(Posted April 26, 2001)

-- Press Release -- Wossenyelesh Mazengia, a senior at Juniata College studying international politics, has been awarded a Fulbright grant to study in Addis Ababa, Ethiopia, the practice of female genital mutilation among Ethiopian women in the Ethiopian Coptic Orthodox Church, the U.S. Department of State and the J. William Fulbright Foreign Scholarship Board announced recently.

Mazengia is the daughter of Mazengia Yitbarek and Tsehay Kebede, of Addis Ababa, Ethiopia, and has resided with Kenneth and Martha Stauffer of Elizabethtown, Pa. during her studies at Juniata.

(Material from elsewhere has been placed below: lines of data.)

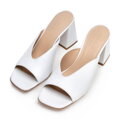 Damskie klapki na słupku ze skóry naturalnej białe 100-D-112-0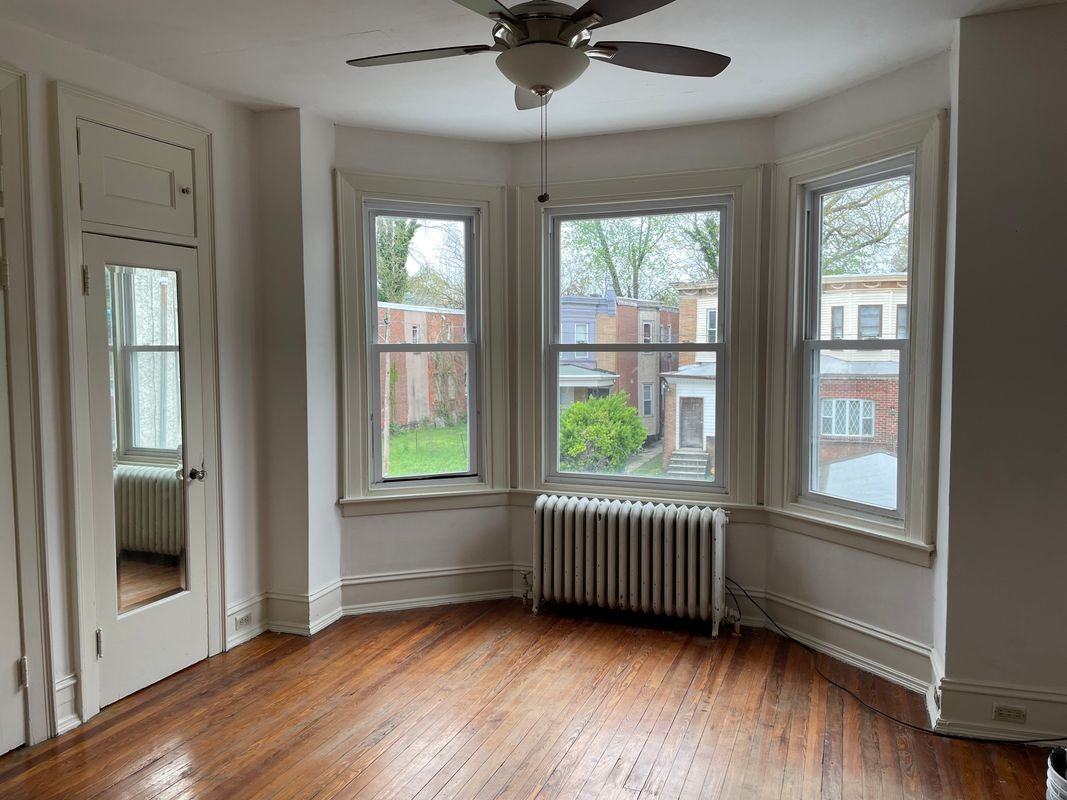 5853 Ashland Ave - Photo 6 of 15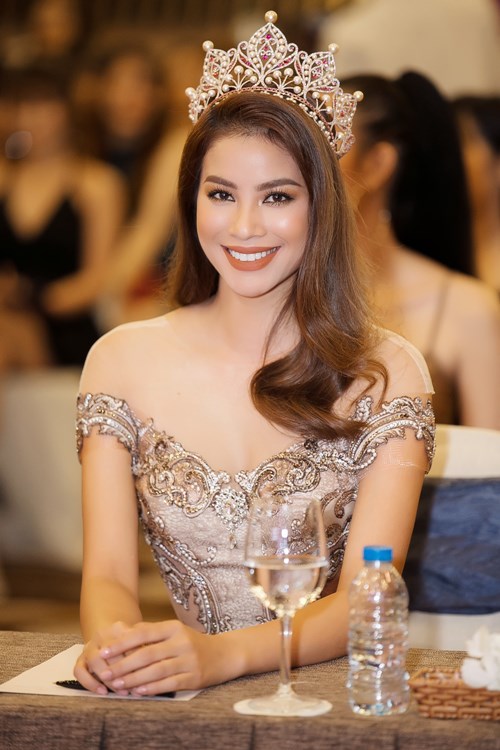 Phạm Hương, Nam Em mặc xuyên thấu, khoét xẻ gợi cảm - 3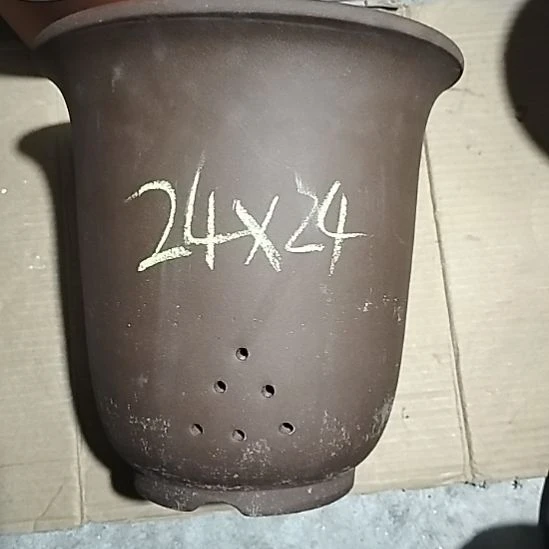 紫砂特大金钟一个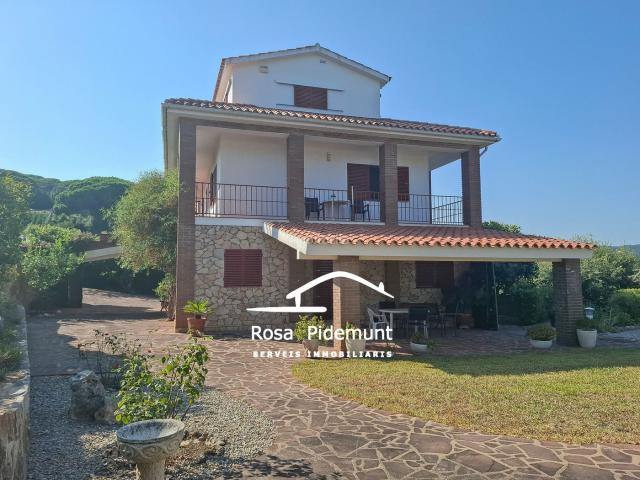 Chalet en venta en els Tres Turons, Maresme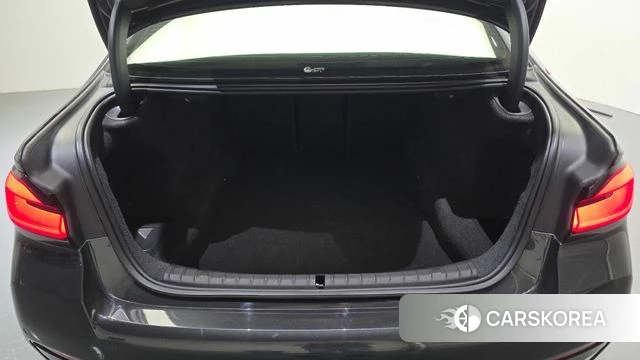 BMW 5 Series (G30) id 4231848 из Кореи 27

She will spend a year in Ethiopia starting this fall at Addis Ababa University working with Forward USA, a nonprofit group based in California that is working to eliminate female genital mutilation.

"I am really surprised and shocked to receive such an honor," Mazengia says. "I think this period of independent study will give me a better idea of what I would like to do in the long term."

In her time at Juniata, Mazienga has been active in the Juniata College Model United Nations Club, and served on the club's executive committee. She also competed on the cross-country team for three years. In 1999 she received the Andrew Mutch Scholarship from the St. Andrews Society in Philadelphia to study for one year at the University of Edinburgh in Edinburgh, Scotland. She concentrated on courses in international politics during her time overseas.

Since January, Mazengia has been working as an intern at Voice of America in Washington, D.C. She has conducted interviews and researched programming for the agency and hosted several program broadcast in Amharic, Ethiopia's official language.

Fulbright Award recipients are selected on the basis of academic or professional achievement and because they have demonstrated extraordinary leadership potential in their fields. The Fulbright program was created in 1946 and sponsored by Sen, William Fulbright of Arkansas to foster mutual understanding between the United States and other countries.

The program is sponsored by the Bureau of Educational and Cultural Affairs in the U.S. Department of State. More than 88,000 students and professionals from the United States have studied, researched or taught abroad. More than 146,000 scholars and students from other countries have used the program to study in the United States.